In what appeared to be a hopeful development, in 2002 the Government offered the Tehran community a piece of land for use as a cemetery. However, the land was in the desert, with no access to water, making it impossible to perform Baháʼí mourning rituals. In addition the Government stipulated that no markers be put on individual graves and that no mortuary facilities be built on the site, making it impossible to perform a proper burial.

Baháʼí group meetings and religious education, which often take place in private homes and offices, are curtailed severely. Public and private universities continue to deny admittance to Baháʼí students, a particularly demoralizing blow to a community that traditionally has placed a high value on education. Denial of access to higher education appears aimed at the eventual impoverishment of the Baháʼí community.

Baháʼís regularly are denied compensation for injury or criminal victimization. Government authorities claim that only Muslim plaintiffs are eligible for compensation in these circumstances.

Stated exercise 1:
Decide whether each statement agrees with the passage on the treatment of Baháʼís, answering yes or no and quoting the words that settle it: (a) the land offered in 2002 had access to water; (b) universities admit Baháʼí students; (c) authorities say only Muslim plaintiffs can receive compensation.
Stated exercise 2:
According to the passage on the treatment of Baháʼís, in what year did the Government offer the Tehran community land for a cemetery?
Stated exercise 3:
Extend the passage on the treatment of Baháʼís by writing what comes after its last sentence.
None of the material is needed for this work.

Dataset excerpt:
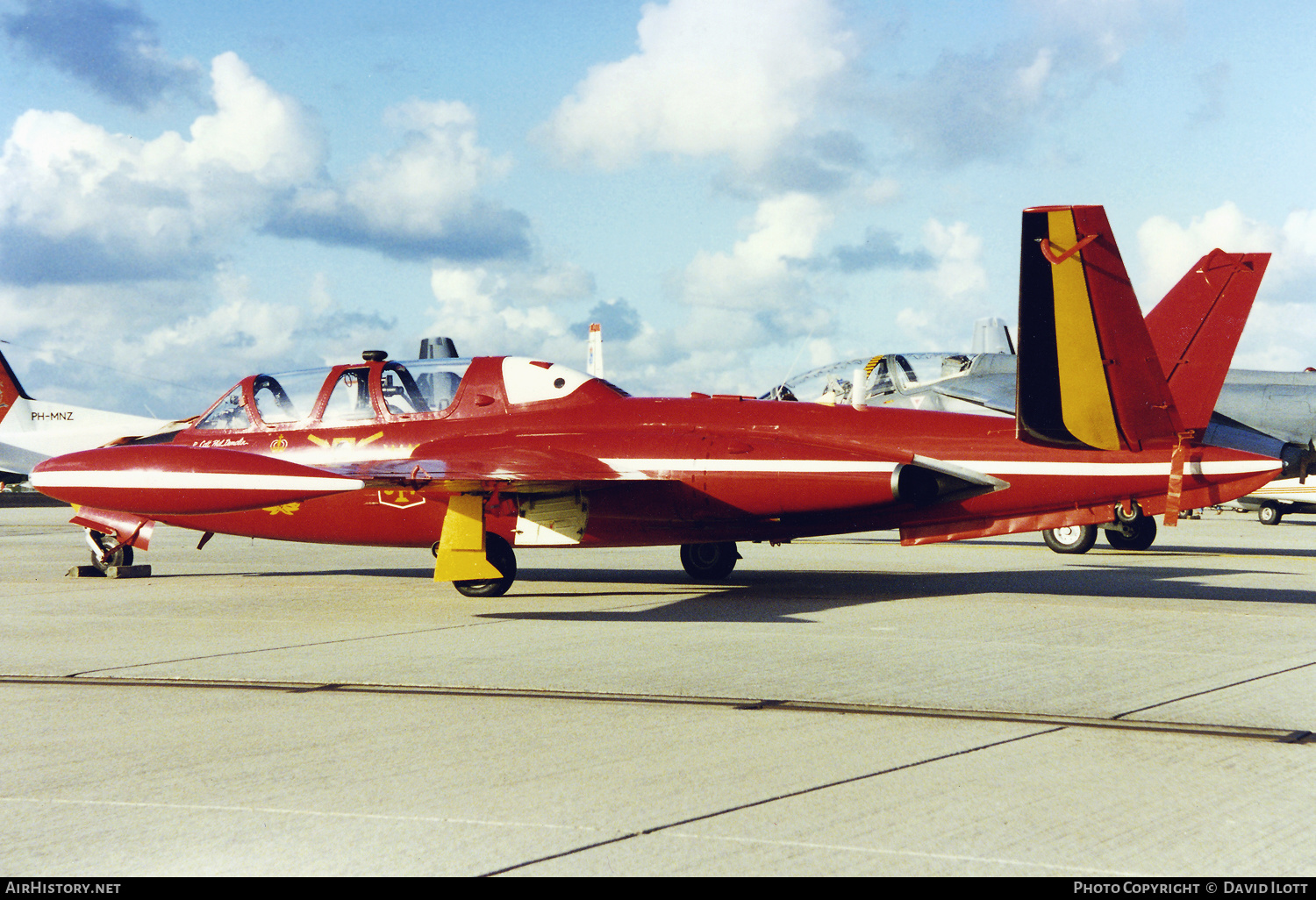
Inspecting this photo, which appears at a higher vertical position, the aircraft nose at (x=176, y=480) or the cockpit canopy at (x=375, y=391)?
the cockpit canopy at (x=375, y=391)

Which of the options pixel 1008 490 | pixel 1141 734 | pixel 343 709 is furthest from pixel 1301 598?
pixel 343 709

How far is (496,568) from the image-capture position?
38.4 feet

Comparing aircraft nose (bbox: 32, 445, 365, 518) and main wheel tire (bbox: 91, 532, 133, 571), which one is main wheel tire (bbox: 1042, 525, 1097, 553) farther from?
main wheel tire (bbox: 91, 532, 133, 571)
==
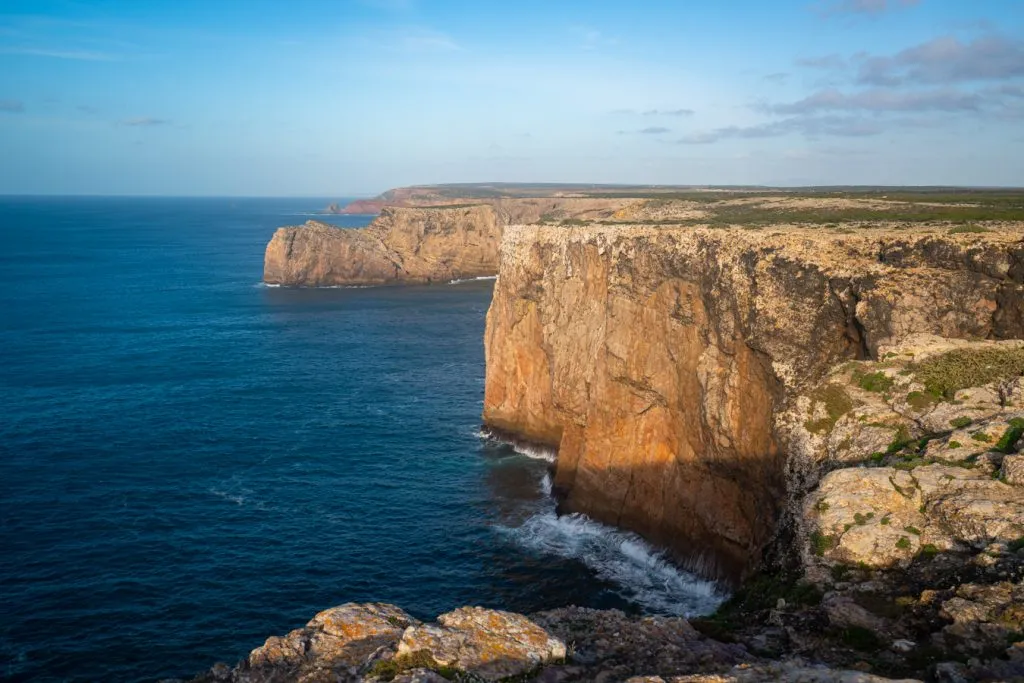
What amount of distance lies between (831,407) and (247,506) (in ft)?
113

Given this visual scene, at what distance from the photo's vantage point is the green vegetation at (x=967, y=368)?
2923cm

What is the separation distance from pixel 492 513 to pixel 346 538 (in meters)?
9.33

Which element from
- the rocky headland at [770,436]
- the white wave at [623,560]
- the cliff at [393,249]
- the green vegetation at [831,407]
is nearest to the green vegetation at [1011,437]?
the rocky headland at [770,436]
==
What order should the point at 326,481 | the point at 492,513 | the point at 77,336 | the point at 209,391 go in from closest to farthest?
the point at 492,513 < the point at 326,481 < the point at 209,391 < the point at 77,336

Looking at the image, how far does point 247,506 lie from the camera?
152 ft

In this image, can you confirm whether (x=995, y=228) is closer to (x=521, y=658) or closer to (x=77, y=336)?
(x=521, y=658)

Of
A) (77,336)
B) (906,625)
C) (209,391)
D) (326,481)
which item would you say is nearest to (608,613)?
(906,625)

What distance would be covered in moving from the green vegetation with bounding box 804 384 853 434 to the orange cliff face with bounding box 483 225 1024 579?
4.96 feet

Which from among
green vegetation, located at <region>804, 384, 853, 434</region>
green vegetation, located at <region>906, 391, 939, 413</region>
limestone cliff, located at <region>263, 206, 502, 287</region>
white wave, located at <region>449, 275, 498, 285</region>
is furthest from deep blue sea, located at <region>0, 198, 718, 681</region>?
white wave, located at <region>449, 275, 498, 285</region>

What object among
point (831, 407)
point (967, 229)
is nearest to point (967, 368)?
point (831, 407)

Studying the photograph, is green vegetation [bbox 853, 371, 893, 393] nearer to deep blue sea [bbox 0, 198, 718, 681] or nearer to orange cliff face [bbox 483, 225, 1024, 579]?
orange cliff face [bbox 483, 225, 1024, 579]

Right answer 1:
(a) No: "with no access to water"
(b) No: "continue to deny admittance to Baháʼí students"
(c) Yes: "only Muslim plaintiffs are eligible for compensation in these circumstances"

Right answer 2:
2002

Right answer 3:
In 1993, the UNSR reported the existence of a government policy directive regarding the Baháʼís. According to the directive, the Supreme Revolutionary Council instructed government agencies to block the progress and development of the Baháʼí community, expel Baháʼí students from universities, cut Baháʼí links with groups outside the country, restrict employment of Baháʼís, and deny Baháʼís "positions of influence," including in education. The Government claims that the directive is a forgery. However, it appears to be an accurate reflection of current government practice designed to eradicate slowly the Baháʼí community.

In September 2001, the Ministry of Justice issued a report that reiterated that government policy continued to aim at the eventual elimination of the Baháʼís as a community. It stated in part that Baháʼís would only be permitted to enroll in schools if they did not identify themselves as Baháʼís, and that Baháʼís preferably should be enrolled in schools that have a strong and imposing religious ideology. The report also stated that Baháʼís must be expelled from universities, either in the admission process or during the course of their studies, once it becomes known that they are Baháʼís.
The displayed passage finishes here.